THE EDITOR: When the Government was voted into office, my first reaction was to write to the newspaper to advise the new administration to communicate and sensitise the electorate on key realities which will face the nation over the next five years and beyond. Unfortunately, the administration failed to see what I saw.
As I saw things, we are living in the information age and, therefore, no longer have the privilege of fooling the people most of the time. Perhaps what is worse is the misinformation of social media and the actors with skewed agendas. Hence my then advice to the Government.
Now our society is in the grip of an intractable economic and financial crisis. As a result, Financial Minister Colm Imbert has bravely and with some success managed to save the nation, by taking certain measures, from toppling over the brink of calamity.
In spite of the minister’s strategy, many people have become so spoilt that they cannot understand or even recognise what we face or what the minister has prevented. Certainly, we cannot be sure that we will be able to extricate ourselves from impending doom.
Older people tell us that during the 1950s, 1960s and beyond, we knew nothing about subsidies for gasoline and diesel.

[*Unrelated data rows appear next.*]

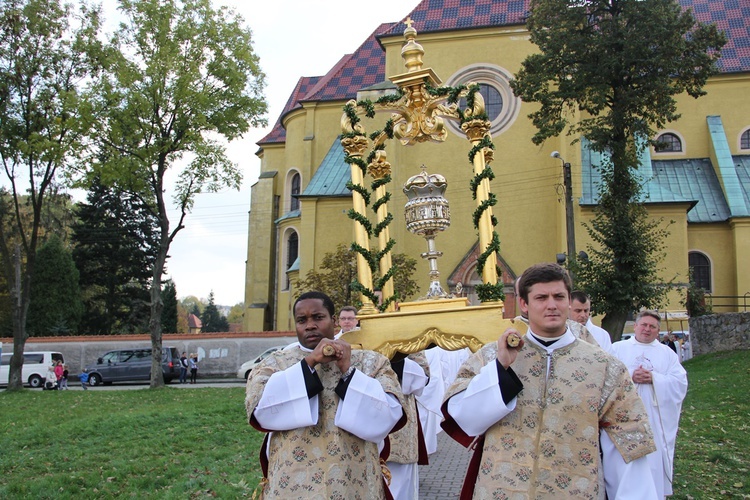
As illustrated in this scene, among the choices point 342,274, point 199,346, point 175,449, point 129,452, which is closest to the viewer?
point 129,452

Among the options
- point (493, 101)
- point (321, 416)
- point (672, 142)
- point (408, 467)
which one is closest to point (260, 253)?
point (493, 101)

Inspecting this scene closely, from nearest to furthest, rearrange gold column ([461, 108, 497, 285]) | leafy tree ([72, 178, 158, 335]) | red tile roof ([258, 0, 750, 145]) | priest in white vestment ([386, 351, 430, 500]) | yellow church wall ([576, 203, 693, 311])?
gold column ([461, 108, 497, 285]), priest in white vestment ([386, 351, 430, 500]), yellow church wall ([576, 203, 693, 311]), red tile roof ([258, 0, 750, 145]), leafy tree ([72, 178, 158, 335])

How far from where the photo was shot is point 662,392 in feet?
24.3

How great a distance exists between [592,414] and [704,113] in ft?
113

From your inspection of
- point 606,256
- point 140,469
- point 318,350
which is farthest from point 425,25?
point 318,350

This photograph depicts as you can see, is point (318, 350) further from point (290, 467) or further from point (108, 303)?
point (108, 303)

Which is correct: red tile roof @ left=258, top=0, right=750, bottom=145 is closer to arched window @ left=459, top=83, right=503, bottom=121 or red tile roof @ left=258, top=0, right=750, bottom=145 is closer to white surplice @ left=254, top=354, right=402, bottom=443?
arched window @ left=459, top=83, right=503, bottom=121

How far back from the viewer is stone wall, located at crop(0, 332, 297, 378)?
105 ft

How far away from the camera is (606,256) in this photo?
20469 millimetres

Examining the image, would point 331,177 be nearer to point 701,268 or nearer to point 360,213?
point 701,268

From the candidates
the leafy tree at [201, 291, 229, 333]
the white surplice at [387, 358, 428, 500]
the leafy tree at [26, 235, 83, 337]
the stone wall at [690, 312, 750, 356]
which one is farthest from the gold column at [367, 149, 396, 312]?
the leafy tree at [201, 291, 229, 333]

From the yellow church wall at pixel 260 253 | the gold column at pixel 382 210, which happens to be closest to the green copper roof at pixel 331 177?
the yellow church wall at pixel 260 253

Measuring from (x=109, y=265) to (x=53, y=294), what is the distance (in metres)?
4.47

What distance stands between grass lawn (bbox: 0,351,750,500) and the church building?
→ 43.7ft
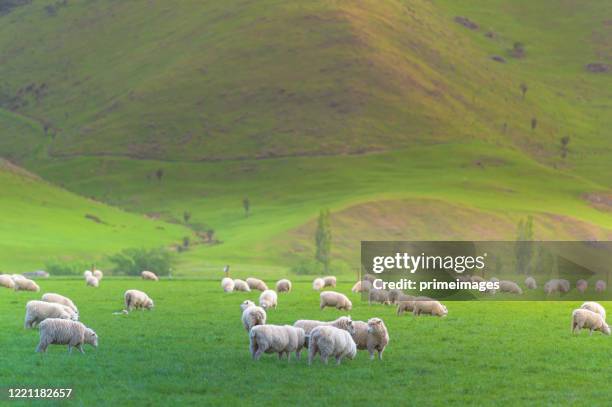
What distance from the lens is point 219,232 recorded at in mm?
173875

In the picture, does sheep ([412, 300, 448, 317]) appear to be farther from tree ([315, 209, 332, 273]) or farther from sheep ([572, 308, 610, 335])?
tree ([315, 209, 332, 273])

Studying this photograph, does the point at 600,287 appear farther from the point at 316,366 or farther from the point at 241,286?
the point at 316,366

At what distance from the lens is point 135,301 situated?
4300 cm

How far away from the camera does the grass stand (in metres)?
22.6

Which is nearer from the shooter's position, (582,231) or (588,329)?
(588,329)

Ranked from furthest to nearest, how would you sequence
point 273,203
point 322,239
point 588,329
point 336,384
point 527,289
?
point 273,203 < point 322,239 < point 527,289 < point 588,329 < point 336,384

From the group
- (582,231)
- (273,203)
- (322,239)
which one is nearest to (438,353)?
(322,239)

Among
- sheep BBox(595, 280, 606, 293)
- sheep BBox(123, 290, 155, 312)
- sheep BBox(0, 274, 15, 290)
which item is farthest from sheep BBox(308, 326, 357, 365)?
sheep BBox(595, 280, 606, 293)

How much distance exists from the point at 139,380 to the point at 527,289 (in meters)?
42.5

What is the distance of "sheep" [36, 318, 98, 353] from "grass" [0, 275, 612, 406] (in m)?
0.36

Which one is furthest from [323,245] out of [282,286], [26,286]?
[26,286]

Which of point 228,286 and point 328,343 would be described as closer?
point 328,343

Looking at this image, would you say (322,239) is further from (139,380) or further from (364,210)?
(139,380)

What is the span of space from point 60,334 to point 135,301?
15.1 m
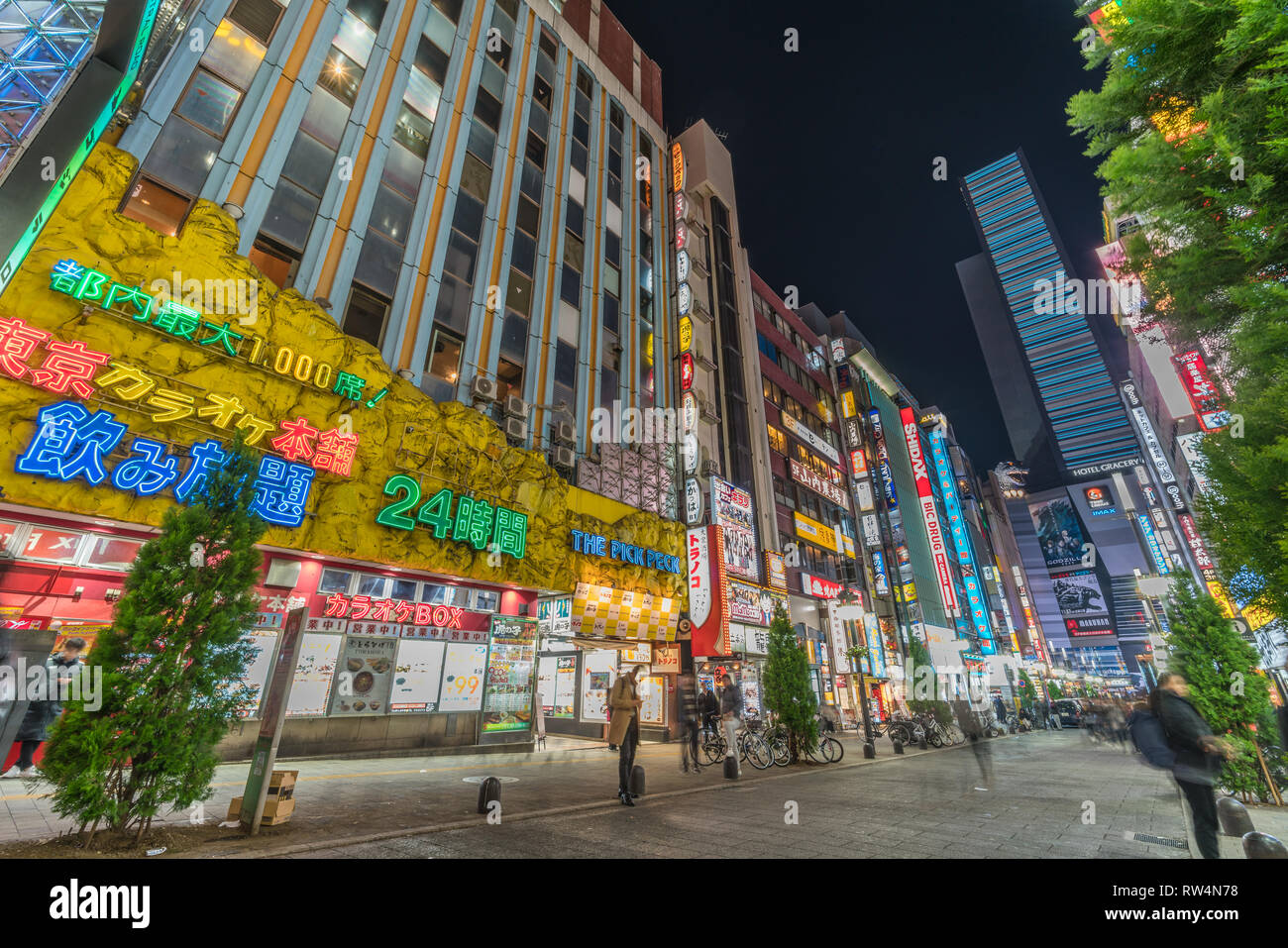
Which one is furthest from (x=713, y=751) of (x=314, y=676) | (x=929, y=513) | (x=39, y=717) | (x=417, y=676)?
(x=929, y=513)

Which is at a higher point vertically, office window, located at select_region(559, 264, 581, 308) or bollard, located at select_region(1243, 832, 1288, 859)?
office window, located at select_region(559, 264, 581, 308)

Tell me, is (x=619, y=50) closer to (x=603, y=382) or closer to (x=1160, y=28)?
(x=603, y=382)

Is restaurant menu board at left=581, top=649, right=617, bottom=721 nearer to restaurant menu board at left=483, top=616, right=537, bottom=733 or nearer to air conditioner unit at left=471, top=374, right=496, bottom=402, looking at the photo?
restaurant menu board at left=483, top=616, right=537, bottom=733

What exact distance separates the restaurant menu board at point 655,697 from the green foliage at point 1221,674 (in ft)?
52.3

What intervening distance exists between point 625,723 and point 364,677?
25.5 feet

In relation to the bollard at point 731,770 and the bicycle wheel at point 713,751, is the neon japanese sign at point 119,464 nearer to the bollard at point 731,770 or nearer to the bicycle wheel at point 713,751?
the bollard at point 731,770

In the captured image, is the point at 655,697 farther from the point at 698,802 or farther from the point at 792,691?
the point at 698,802

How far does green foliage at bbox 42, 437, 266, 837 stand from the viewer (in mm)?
4902

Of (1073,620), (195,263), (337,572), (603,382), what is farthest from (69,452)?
(1073,620)

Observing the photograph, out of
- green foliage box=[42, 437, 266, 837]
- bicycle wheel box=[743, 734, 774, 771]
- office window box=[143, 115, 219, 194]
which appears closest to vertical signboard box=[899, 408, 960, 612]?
bicycle wheel box=[743, 734, 774, 771]

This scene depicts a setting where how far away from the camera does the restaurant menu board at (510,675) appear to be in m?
15.2

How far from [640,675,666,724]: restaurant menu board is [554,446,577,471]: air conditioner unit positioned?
32.9 ft

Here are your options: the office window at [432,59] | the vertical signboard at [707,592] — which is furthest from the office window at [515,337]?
the vertical signboard at [707,592]
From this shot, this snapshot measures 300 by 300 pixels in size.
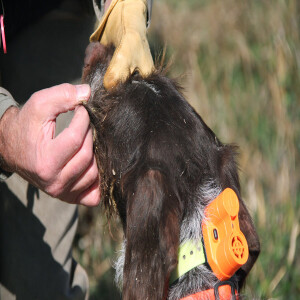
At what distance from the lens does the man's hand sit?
2439 millimetres

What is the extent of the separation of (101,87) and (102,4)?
0.81 m

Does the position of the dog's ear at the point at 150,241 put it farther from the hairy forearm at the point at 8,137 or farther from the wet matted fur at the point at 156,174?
the hairy forearm at the point at 8,137

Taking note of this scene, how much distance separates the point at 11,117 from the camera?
2633mm

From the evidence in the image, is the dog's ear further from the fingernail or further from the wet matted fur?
the fingernail

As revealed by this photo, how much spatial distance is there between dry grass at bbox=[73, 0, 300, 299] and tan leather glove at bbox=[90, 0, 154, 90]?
1.24 m

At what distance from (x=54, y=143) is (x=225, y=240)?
79 centimetres

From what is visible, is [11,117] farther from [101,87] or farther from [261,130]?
[261,130]

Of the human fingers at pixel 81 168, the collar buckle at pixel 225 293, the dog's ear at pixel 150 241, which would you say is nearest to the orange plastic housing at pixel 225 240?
the collar buckle at pixel 225 293

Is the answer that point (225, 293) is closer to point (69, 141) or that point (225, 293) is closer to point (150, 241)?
point (150, 241)

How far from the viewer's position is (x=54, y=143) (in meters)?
2.43

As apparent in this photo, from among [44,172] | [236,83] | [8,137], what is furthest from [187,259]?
[236,83]

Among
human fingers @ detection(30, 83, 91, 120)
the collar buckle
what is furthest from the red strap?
human fingers @ detection(30, 83, 91, 120)

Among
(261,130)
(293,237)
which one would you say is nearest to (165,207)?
(293,237)

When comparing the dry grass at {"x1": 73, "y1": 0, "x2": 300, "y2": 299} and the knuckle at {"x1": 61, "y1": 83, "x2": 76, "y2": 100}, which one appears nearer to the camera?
the knuckle at {"x1": 61, "y1": 83, "x2": 76, "y2": 100}
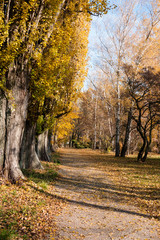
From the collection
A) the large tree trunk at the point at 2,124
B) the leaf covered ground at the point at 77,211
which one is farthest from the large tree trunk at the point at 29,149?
the large tree trunk at the point at 2,124

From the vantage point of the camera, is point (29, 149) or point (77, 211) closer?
point (77, 211)

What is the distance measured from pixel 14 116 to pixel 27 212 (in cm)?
345

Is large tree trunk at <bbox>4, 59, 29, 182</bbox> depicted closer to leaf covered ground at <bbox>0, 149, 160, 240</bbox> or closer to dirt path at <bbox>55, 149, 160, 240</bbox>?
leaf covered ground at <bbox>0, 149, 160, 240</bbox>

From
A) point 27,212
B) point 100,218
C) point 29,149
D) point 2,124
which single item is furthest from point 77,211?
point 29,149

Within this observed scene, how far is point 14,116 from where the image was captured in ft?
25.2

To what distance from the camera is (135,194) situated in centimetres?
809

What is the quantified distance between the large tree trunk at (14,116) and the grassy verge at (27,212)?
0.61m

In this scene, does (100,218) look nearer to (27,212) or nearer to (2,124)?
(27,212)

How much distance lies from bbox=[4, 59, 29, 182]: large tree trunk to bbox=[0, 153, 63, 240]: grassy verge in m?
0.61

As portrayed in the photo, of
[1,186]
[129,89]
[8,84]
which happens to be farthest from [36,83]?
[129,89]

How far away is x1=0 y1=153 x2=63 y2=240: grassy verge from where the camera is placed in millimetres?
4223

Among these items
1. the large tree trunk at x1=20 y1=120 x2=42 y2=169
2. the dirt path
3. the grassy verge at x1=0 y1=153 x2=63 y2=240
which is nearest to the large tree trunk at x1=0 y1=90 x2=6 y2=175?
the grassy verge at x1=0 y1=153 x2=63 y2=240

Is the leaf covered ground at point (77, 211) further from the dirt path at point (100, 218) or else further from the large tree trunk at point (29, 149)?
the large tree trunk at point (29, 149)

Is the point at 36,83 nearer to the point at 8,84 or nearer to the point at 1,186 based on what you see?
the point at 8,84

However, because of rising fuel costs internationally, the government of the day decided to share the flow of bliss with the wider society.
Now that oil prices have fallen, our spoilt electorate cannot accept that the Government is unable to continue subsidies to the nation or proceed with business as usual. As much as we like it, we cannot continue living recklessly. We have had good times but, unfortunately, times have changed but we refuse to learn from the experiences of Greece, Venezuela, Guyana, and Jamaica.
Instead, some citizens have resorted to threatening the Government with protests, riots, crime and mayhem. If what they say is true, then only God can help us to find greater resilience. Let us hope that as a Trini, God will bring these citizens to their senses.